Document
========

Creating Your Own Deferred Compensation Plan

A deferred compensation plan (“DCP” for short) is a type of plan that lets you push income into a future period to be used later. Typically, these make sense when you make more money than you need now and you need a vehicle for deferring your income into the future.
 
Some large companies, such as Microsoft, offer these plans to their higher-level executives as a benefit. However, the vast majority of employees out there don’t have access to a DCP through their employer. They are left to fend for themselves and ensure they have enough to live on in retirement.
 
Using a certain type of life insurance policy, however, we can recreate a deferred comp plan for clients. Let’s look at an example:
 
Stanley Biggs is a seasoned developer within the Cloud Division of a highly successful tech company. Stanley is bringing home a salary of $250K per year and is also getting stock grants totaling $150K per year net of taxes. Stanley and his wife Margaret spend roughly $15K per month to maintain their current lifestyle. Net of tax, his salary covers the majority of his living expenses but he doesn’t need the $150K in stock grants to live on at the moment. He wants to save that money for retirement.

========

Data segment
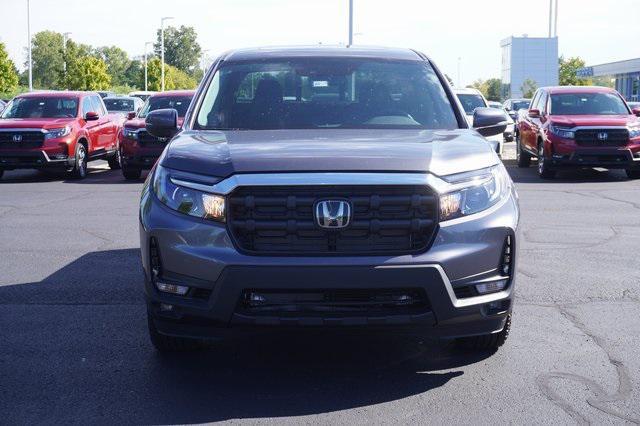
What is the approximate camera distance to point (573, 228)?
38.0 feet

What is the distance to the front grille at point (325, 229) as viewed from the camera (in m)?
4.75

========

Written task A
In the deferred compensation article, how much do Stanley and Margaret spend each month to maintain their lifestyle?
Written task B
Reproduce word for word the part of the deferred compensation article that opens with the words containing "Using a certain" and closes with "money for retirement.".
Written task C
Write what comes next in the deferred compensation article, picking up after its final sentence.
The material is separate from the deferred compensation article.

Exercise answer A
Roughly $15K per month.

Exercise answer B
Using a certain type of life insurance policy, however, we can recreate a deferred comp plan for clients. Let’s look at an example:
 
Stanley Biggs is a seasoned developer within the Cloud Division of a highly successful tech company. Stanley is bringing home a salary of $250K per year and is also getting stock grants totaling $150K per year net of taxes. Stanley and his wife Margaret spend roughly $15K per month to maintain their current lifestyle. Net of tax, his salary covers the majority of his living expenses but he doesn’t need the $150K in stock grants to live on at the moment. He wants to save that money for retirement.

Exercise answer C
 
Given he is getting new grants each year, and 100% of his income comes from his employer, he makes the smart decision to sell the stock to diversify away. But now he must decide what to do with the money.
 
His local bank pays him less than 1% to keep it in Savings or a CD so he is looking for other options. He could invest it in the stock market, or the bond market, but he believes both are expensive right now and they are both subject to a lot of volatility.
 
During the last collapse, Stan pulled all of his money out of the market a month before the market bottomed and he missed the majority of the subsequent recovery. He doesn’t trust himself anymore to deal with volatility in a smart way.
 
Stan’s financial advisor tells him he should use a nonqualified deferred comp plan because it allows him to put money into a plan that will pay at least a guaranteed 4% per year and he can pull that money back out of the plan down the road tax-free. Stan learns that these plans also have a death benefit associated with them, so if something happens to him, Margaret and his kids will be well taken care of. The other benefit his advisor tells him about is that these plans don’t have any volatility on the investment balance. They go up every year like clockwork. They aren’t going to have massive up years like you could experience in the stock market, but they aren’t going to have big down years either. Or any down years for that matter.
 
Given Stan’s track record in the market, he thinks this is a wonderful idea and begins putting his stock grant money into the plan every year.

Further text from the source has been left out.